> Saved data entries

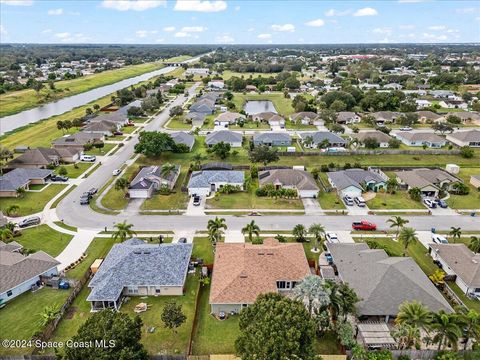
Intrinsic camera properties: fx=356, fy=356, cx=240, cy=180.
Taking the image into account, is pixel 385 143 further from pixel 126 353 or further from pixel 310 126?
pixel 126 353

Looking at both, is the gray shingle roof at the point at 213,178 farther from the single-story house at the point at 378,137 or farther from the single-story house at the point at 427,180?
the single-story house at the point at 378,137

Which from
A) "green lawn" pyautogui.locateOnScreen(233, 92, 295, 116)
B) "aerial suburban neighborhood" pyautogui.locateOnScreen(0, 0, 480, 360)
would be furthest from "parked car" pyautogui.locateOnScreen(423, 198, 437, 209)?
"green lawn" pyautogui.locateOnScreen(233, 92, 295, 116)

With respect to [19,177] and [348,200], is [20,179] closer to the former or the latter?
[19,177]

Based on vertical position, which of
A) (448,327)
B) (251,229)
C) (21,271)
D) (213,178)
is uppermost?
(448,327)

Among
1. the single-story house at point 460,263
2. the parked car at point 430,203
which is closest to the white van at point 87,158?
the parked car at point 430,203

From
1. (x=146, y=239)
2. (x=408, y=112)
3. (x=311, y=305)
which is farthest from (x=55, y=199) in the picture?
(x=408, y=112)

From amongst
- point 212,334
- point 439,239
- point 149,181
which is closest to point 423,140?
point 439,239
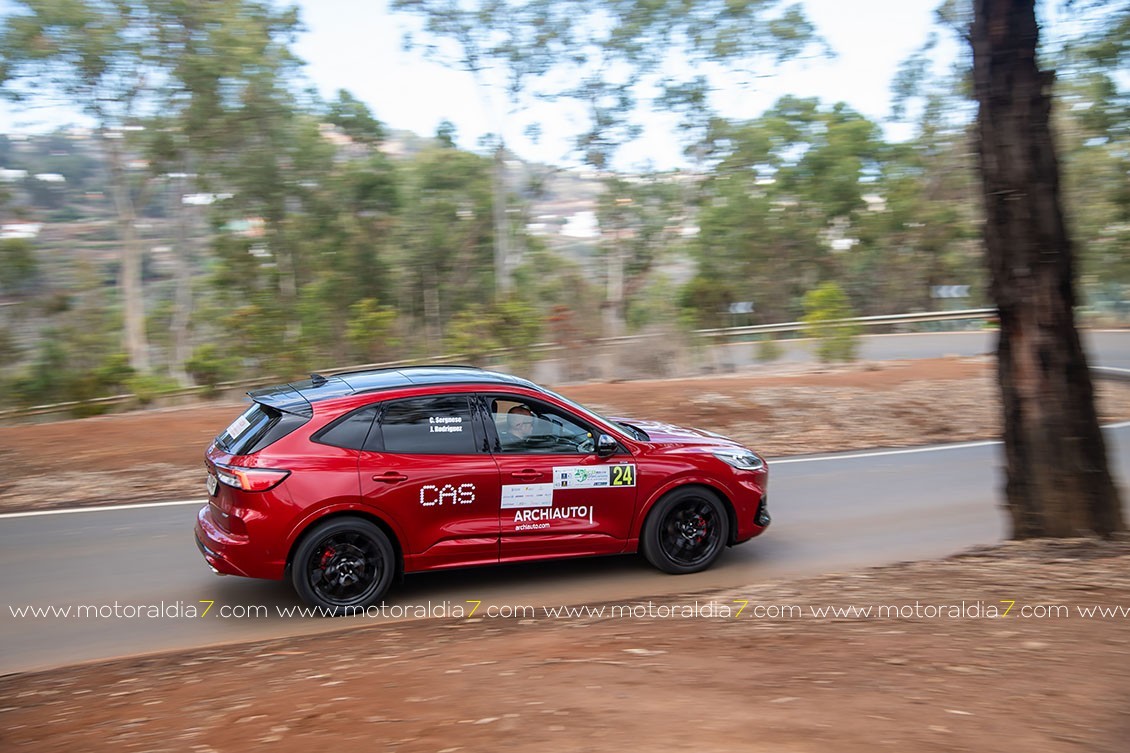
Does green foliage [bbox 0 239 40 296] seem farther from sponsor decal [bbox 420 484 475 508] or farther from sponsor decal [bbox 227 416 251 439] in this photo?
sponsor decal [bbox 420 484 475 508]

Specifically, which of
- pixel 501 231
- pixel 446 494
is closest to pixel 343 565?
pixel 446 494

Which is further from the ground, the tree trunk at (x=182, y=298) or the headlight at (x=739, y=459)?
the tree trunk at (x=182, y=298)

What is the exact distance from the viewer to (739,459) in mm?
8156

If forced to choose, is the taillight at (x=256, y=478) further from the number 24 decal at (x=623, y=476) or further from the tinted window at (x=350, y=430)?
the number 24 decal at (x=623, y=476)

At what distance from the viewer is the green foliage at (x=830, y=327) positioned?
74.8 feet

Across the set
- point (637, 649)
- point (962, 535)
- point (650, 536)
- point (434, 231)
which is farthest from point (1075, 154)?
point (637, 649)

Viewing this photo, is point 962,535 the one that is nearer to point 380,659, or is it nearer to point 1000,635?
point 1000,635

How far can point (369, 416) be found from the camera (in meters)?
7.34

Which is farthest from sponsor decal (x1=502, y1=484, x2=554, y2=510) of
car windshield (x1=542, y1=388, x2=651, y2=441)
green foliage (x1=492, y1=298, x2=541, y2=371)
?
green foliage (x1=492, y1=298, x2=541, y2=371)

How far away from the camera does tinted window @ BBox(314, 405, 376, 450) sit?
23.5 feet

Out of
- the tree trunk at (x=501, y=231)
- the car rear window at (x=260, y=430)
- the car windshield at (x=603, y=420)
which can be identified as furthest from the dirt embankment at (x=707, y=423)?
the tree trunk at (x=501, y=231)

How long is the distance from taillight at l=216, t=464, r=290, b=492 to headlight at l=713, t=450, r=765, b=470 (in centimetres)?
340

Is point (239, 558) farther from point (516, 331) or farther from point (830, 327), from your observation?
point (830, 327)

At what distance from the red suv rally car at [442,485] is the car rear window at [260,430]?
0.05ft
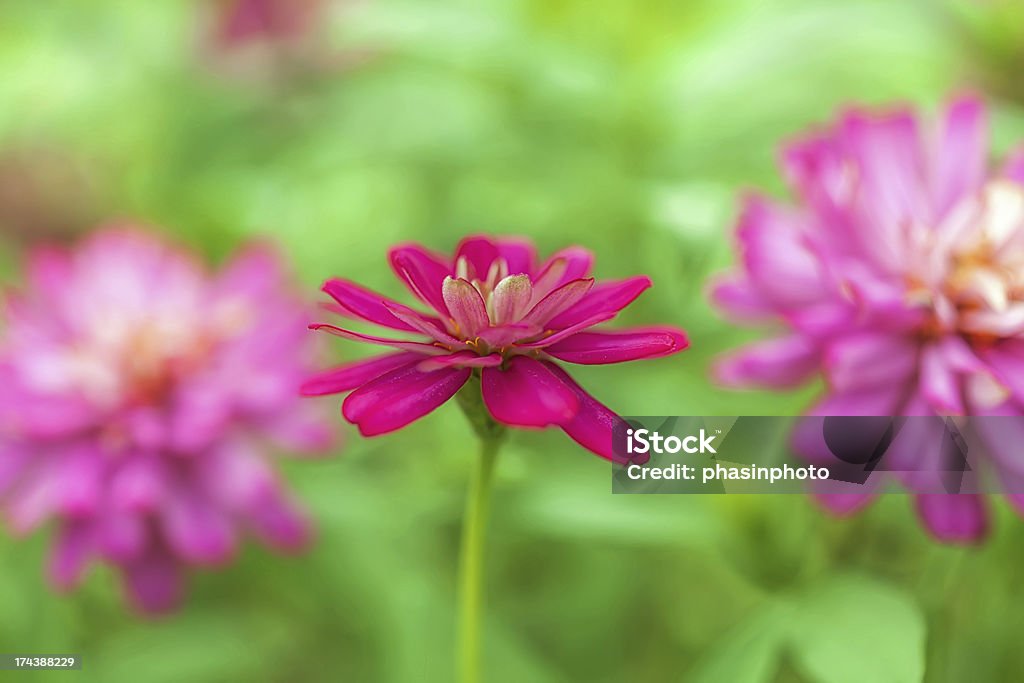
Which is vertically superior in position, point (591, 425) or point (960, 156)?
point (960, 156)

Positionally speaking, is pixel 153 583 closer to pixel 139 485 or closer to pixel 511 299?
pixel 139 485

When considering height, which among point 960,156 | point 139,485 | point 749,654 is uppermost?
point 960,156

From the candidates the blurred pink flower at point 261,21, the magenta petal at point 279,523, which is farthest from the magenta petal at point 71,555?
the blurred pink flower at point 261,21

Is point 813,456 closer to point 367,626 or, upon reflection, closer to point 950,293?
point 950,293

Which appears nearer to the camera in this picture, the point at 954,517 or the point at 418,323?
the point at 418,323

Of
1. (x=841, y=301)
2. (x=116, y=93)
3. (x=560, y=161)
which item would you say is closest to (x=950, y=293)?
(x=841, y=301)

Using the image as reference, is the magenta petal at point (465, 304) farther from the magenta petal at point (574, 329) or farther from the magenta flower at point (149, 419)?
the magenta flower at point (149, 419)

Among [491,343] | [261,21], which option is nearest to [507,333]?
[491,343]
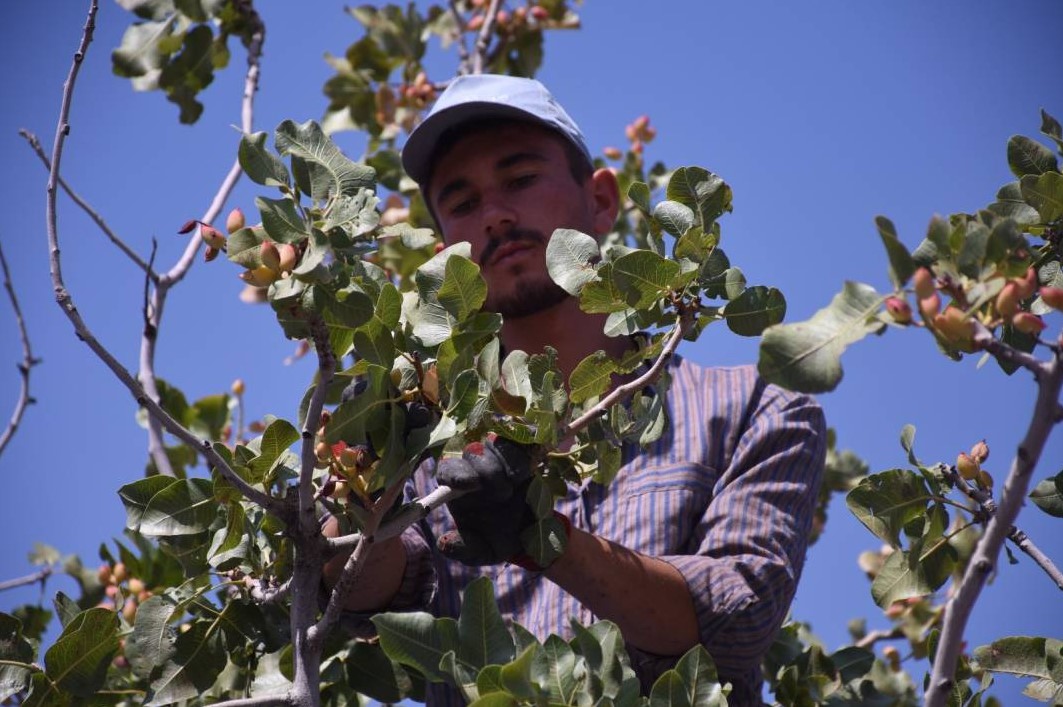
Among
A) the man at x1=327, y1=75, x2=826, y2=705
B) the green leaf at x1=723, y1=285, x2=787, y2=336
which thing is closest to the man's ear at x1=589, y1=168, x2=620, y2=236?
the man at x1=327, y1=75, x2=826, y2=705

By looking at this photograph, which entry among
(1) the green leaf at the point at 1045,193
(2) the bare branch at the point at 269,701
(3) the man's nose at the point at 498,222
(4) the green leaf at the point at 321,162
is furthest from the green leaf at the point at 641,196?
(3) the man's nose at the point at 498,222

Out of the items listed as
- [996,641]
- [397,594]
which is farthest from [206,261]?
[996,641]

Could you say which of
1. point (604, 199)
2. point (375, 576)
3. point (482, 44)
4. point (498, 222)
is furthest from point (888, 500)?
point (482, 44)

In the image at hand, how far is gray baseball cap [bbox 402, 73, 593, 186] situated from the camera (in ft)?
8.94

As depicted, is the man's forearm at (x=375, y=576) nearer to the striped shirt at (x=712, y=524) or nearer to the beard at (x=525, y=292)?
the striped shirt at (x=712, y=524)

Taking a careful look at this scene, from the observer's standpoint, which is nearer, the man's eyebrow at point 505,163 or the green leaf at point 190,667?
the green leaf at point 190,667

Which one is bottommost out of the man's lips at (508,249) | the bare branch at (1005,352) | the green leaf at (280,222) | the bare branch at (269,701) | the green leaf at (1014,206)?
the bare branch at (269,701)

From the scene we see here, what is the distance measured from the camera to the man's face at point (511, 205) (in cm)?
257

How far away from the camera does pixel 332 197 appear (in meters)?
1.58

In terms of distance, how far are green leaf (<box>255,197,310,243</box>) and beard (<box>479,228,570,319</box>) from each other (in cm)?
106

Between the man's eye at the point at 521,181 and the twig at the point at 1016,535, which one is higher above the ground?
the man's eye at the point at 521,181

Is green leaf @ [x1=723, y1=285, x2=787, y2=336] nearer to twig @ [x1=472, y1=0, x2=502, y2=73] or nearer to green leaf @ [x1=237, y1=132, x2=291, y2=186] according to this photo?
green leaf @ [x1=237, y1=132, x2=291, y2=186]

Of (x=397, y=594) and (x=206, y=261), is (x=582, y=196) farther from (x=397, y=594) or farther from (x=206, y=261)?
(x=206, y=261)

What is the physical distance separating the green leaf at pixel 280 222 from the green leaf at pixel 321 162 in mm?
64
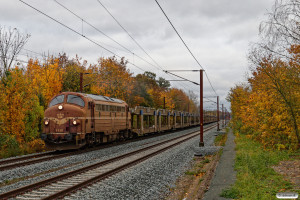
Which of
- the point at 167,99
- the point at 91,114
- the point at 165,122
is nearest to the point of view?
the point at 91,114

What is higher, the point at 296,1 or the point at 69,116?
the point at 296,1

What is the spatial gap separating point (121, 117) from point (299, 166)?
50.1 ft

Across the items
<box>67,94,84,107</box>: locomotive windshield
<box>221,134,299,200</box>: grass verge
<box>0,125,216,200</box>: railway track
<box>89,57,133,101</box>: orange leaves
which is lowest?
<box>0,125,216,200</box>: railway track

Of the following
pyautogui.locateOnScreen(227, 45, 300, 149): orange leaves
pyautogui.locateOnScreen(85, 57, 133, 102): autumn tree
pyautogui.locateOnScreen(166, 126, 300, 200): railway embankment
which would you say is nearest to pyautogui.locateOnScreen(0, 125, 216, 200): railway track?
pyautogui.locateOnScreen(166, 126, 300, 200): railway embankment

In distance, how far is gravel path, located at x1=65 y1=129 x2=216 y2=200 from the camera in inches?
330

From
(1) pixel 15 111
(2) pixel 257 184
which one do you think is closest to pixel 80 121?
(1) pixel 15 111

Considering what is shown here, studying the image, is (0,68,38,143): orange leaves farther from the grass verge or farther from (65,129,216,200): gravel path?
the grass verge

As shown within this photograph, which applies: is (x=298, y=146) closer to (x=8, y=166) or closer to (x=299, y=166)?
(x=299, y=166)

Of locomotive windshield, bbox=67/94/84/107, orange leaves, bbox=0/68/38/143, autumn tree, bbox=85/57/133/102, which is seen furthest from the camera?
autumn tree, bbox=85/57/133/102

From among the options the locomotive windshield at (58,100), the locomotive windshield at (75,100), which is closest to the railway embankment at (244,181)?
the locomotive windshield at (75,100)

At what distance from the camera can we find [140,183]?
9805 millimetres

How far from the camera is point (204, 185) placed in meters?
9.38

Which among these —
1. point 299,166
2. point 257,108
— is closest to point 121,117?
point 257,108

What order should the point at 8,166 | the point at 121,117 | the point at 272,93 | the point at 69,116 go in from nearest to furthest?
the point at 8,166, the point at 272,93, the point at 69,116, the point at 121,117
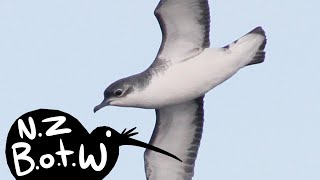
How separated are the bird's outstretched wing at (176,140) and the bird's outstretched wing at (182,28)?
147 centimetres

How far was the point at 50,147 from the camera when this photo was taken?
23.7 meters

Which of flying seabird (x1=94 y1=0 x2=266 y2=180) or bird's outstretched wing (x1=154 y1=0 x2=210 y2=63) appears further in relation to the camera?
bird's outstretched wing (x1=154 y1=0 x2=210 y2=63)

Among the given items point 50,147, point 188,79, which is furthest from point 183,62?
point 50,147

> Directive
Report each line of the data that contains the string "flower", treating uppercase and lowercase letters as distinct.

> Answer
From the candidates the blurred pink flower at point 261,21, the magenta petal at point 279,523, which is farthest from the magenta petal at point 71,555?
the blurred pink flower at point 261,21
Using the image as reference, is the magenta petal at point (465, 304) farther from the magenta petal at point (574, 329) or farther from the magenta flower at point (149, 419)?
the magenta flower at point (149, 419)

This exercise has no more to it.